İçerisinde sadece çizim defteri ve kalemlerinin olduğu sırt çantasını ve yarım saat önce küfürler ederek yatağa savurduğu telefonunu alıp odasından çıktı. Merdivenlerden aşağıya inmeye başladı. Yanındaki duvar birbirinden eşsiz tablolarla bezeliydi. Tıpkı evin kalanının olduğu gibi. İlk gördüğünüzde bunların Picasso, Dali, Van Gogh gibi ressamların elinden çıktığını düşünebilirdiniz. Ancak bunlar henüz 17 yaşındaki Do Kyungsoo ya aitti ki kendisi Kore'nin en genç ve en sevilen ressamlarından biriydi. Aynı zamanda en genç ve en tehlikeli.. -ah şimdilik bunu bilmeseniz de olur.-

Ayakkabılarını ayağına geçirip boş bir taksi bulabilmek için yürümeye başladı.

Sehun

Birkaç liseli kız fangirl modunda kıkırdayarak başını cama yaslamış arabanın içerisinde uyuyan sarışını gözetliyordu. Polis memuru çok lüks olmayan arabanın siyah camını bezgince tıklattı. Sarışın sıçrayarak ne olduğunu anlamaya çalışır gibi bir süre boş bakışlarla etrafa bakındı. Polis memurunun uyarısıyla camı açtı. Memur yazdığı ceza kâğıdını una uzatırken:

"Buraya gece boyunca park edemezsin genç adam. Bunu sana daha kaç defa söylemeliyim. Normal insanlar gibi gidip evinde uyusana."

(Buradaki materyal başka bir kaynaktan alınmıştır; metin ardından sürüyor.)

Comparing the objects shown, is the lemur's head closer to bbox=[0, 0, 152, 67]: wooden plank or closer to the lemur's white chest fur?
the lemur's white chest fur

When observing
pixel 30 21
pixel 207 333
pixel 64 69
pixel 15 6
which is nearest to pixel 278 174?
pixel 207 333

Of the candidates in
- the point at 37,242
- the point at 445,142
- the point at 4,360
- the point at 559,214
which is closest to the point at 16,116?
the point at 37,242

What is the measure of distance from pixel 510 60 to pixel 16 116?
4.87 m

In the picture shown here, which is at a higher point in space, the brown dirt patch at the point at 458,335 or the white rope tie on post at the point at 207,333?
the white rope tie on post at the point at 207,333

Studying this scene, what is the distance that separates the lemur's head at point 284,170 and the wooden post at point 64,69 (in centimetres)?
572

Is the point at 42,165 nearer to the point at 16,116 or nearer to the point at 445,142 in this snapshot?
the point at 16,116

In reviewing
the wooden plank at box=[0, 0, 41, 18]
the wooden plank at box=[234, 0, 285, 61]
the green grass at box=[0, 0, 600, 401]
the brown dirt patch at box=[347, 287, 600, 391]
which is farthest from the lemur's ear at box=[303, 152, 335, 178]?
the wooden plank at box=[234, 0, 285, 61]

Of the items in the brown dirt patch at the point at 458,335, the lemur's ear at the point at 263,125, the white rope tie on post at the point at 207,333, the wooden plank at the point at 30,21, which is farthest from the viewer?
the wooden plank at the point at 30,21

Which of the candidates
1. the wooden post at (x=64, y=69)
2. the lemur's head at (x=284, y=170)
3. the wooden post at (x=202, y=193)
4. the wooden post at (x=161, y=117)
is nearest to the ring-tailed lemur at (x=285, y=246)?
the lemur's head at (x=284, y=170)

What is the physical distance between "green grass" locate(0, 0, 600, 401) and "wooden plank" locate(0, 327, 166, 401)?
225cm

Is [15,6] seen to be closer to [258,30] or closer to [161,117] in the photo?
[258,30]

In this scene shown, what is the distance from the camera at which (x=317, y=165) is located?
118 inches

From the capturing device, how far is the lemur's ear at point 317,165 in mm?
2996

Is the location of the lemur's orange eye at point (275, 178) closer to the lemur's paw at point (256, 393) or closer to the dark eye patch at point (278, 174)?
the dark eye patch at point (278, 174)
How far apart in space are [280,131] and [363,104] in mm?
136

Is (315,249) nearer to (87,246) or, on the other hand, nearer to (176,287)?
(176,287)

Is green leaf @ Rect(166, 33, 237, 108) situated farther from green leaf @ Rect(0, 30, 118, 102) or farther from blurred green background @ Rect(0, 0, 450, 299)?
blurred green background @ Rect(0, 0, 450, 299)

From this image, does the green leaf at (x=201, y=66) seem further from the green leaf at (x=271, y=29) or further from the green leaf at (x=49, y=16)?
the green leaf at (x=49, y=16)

Sarışın çocuk ince dudaklarını aralayarak esnedi. Bu karşı kaldırımdan ince cırtlak sesleriyle bir çığlık tufanının kopmasına sebep olmuştu. Polis memuru bu kez keskin bakışlarını kızlara çevirdi. Birkaç saniye içinde hepsi kaçışarak uzaklaşmıştı. Memur söylenerek uzaklaştığında aynayı kendisine çevirip saçlarını düzeltti. Yumruk yaptığı elleriyle gözlerini ovalayıp öksürdü. Hazır hissettiğinde arabayı çalıştırdı. Arabada uyuyordu çünkü dün gece yine yağmur yağmıştı ve yağmurlu havalarda evde olmak onun için büyük bir eziyetti. Tabi okulda olmak kadar büyük bir eziyet sayılmazdı ama yine de yağmur yağıyorsa Oh Sehun un favori mekânı arabasıydı. Keskin bir manevrayla arabayı okul yoluna çevirdiğinde herkesin ona baktığını biliyordu. Bu hafifçe çok çok hafifçe sırıtmasına sebep oldu. Keskin çene hattı, ince pembe dudakları, gülümsediğinde kısılan gözleri...Bu haliyle kusursuz heykellere benziyordu. Arabasını her zamanki yerine park ettiğinde üzerini düzeltti aynadan yeniden kendisine bakıp yaka kartı olmadığını fark edince telaşla arabanın içine bakındı. Yanındaki koltukta bulduğu yaka kartını yerine iliştirip arabadan indi. Çoktan ders başladığı için bahçe boştu ve Sehun un canı her zamanki gibi derse girmek istemiyordu. Yeni molayı haber veren zil çalmadan önce kendisini okulun kafeteryasına atıp her sabah içtiği - ya da sadece yarısını içtiği- sıcak kahvesini ve favori kekini alıp zaten çoğu boş olan masalardan birine kuruldu. Etrafıyla ilgilenmeden kahvesinden bir yudum aldı yeniden o çok çok hafif olan gülümseyişi yüzüne yayıldı. Gayri-ihtiyari başını kaldırdığında dolu olan birkaç masadan birinde oturan uzun boylu çocukla göz göze geldi. Çocuk yarı tiksinti yarı alay dolu bakışlarıyla Sehun u taciz ederken yeniden umursamadan kahvesine döndü. Bu bakışlara çoktan alışmıştı.